Getting Performance from a Relational
Data Warehouse

 

Michael P. Howe
Product Manager
Oracle Corporation

In today’s fast-paced business world, strategic decisions must be made quickly, so companies can react and adapt to reorganizations, process changes, regulation revisions, and competitors’ directions. Strategic decisions need to be based on accurate data and thorough analysis. The ability to analyze and exploit operational data in a data warehouse becomes a key competitive weapon.

As strategic decisions are made, it is imperative that they are implemented quickly and efficiently so that the competitive advantage is not lost. Operational systems today need to be flexible and adaptable to change without incurring delays or cost overruns due to application or hardware issues. Organizations require enterprise systems that allow them to make strategic decisions based on information collected and analyzed, and then implement these decisions quickly and cost effectively.

1. 0 Enterprise Class Data Warehousing with Oracle7, Release 7.3

Data warehouse applications require different processing techniques than OLTP applications due to the complex, ad hoc queries running against large amounts of data. To address these special requirements, Oracle7 offers a rich variety of query processing techniques, sophisticated query optimizations choose the most efficient data access path, and a scaleable architecture that takes full advantage of all parallel hardware configurations.

1.1 Rich Query Processing Techniques

Successful data warehouse applications rely on superior performance when accessing potentially gigabytes and terabytes of information. Oracle7 provides a rich variety of integrated indexing schemes and join methods to deliver answers quickly to data warehouse users.

1.1.1 Bitmapped Indexes

Bitmapped indexes deliver dramatic performance benefits to data warehouse applications. Bitmapped indexes are fully integrated into the Oracle7 Server, and coexist with and complement other available indexing schemes including standard B-tree indexes, clustered table indexes, and hash clusters.
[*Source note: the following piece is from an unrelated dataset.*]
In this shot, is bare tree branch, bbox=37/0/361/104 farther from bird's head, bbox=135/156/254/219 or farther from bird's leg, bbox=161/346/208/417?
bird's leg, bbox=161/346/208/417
Since the bitmapped indexes are integrated within the Oracle7 Server, they are automatically maintained even when the indexed values in tables are inserted, updated, or deleted, making index "refreshes" unnecessary, unlike other implementations of bitmapped indexes.

1.1.2 Hash Joins

Hash joins deliver dramatic performance improvements over other join methods in many complex queries, especially those queries where existing indexes cannot be leveraged in join processing, a common occurrence in ad hoc query environments. Oracle7’s hash joins eliminate the need to perform sorts by using an in-memory hash table constructed at run-time. They are also ideally suited for scaleable parallel execution.

1.1.3 Partitioned Data

Oracle7 supports efficient management and access of very large databases objects through partition views. Partition views allow a large table to be divided into smaller, more manageable sub-tables or partitions. A partition view simplifies data management operations by allowing data loads, index creation, and data purges to be done at the partition level, rather than on the entire table. Partition elimination and intelligent index utilization provide excellent query performance on partition views.

1.2 Sophisticated SQL Optimizer

Oracle7’s numerous, powerful query processing techniques are completely transparent to the end user. The Oracle7 cost-based optimizer dynamically determines the most efficient access paths and join methods for every query. To choose the most efficient query execution strategy, the Oracle7 cost-based optimizer takes into account statistics, such as the size of each table and the selectivity of each query condition. Histograms provide the cost-based optimizer with more detailed statistics for skewed, non-uniform data distribution.

The cost-based optimizer considers many other constraints when choosing an execution strategy. The user or application can specify whether it is more desirable to return the first row of a query quickly, or to complete the entire query before returning the data. The cost-based optimizer is also "parallel aware," which means it considers the availability of parallel resources when choosing the most efficient execution strategy.

The cost-based optimizer has been tuned for specialized data warehouse queries, such as star queries. The cost-based optimizer selects the most efficient execution strategies for all star queries, even complex "snowflake" queries. Because the cost-based optimizer considers not only query syntax, but also dynamic database statistics and parallel capabilities, Oracle7 efficiently processes ad hoc and complex queries common in data warehouse applications.

1.3 Scaleable Parallel Query Architecture

In addition to efficient query processing techniques and sophisticated query optimization techniques, data warehouse servers must also provide scaleable performance for processing large amounts of data. Oracle7’s superior, integrated parallel query architecture provides excellent scalability on SMP, MPP, and hybrid hardware platforms. Oracle7’s parallel query architecture increases the performance of database operations by dynamically subdividing these operations into distinct tasks, and distributing the workload across multiple processors. Oracle7 parallelizes more operations than any other database product. Oracle7’s adaptive parallel architecture combines the best elements of "shared disk" and "share nothing" approaches and provides excellent load balancing and dynamic load distribution. Oracle7 is a proven solution that enables customers to realize the maximum potential of parallel performance.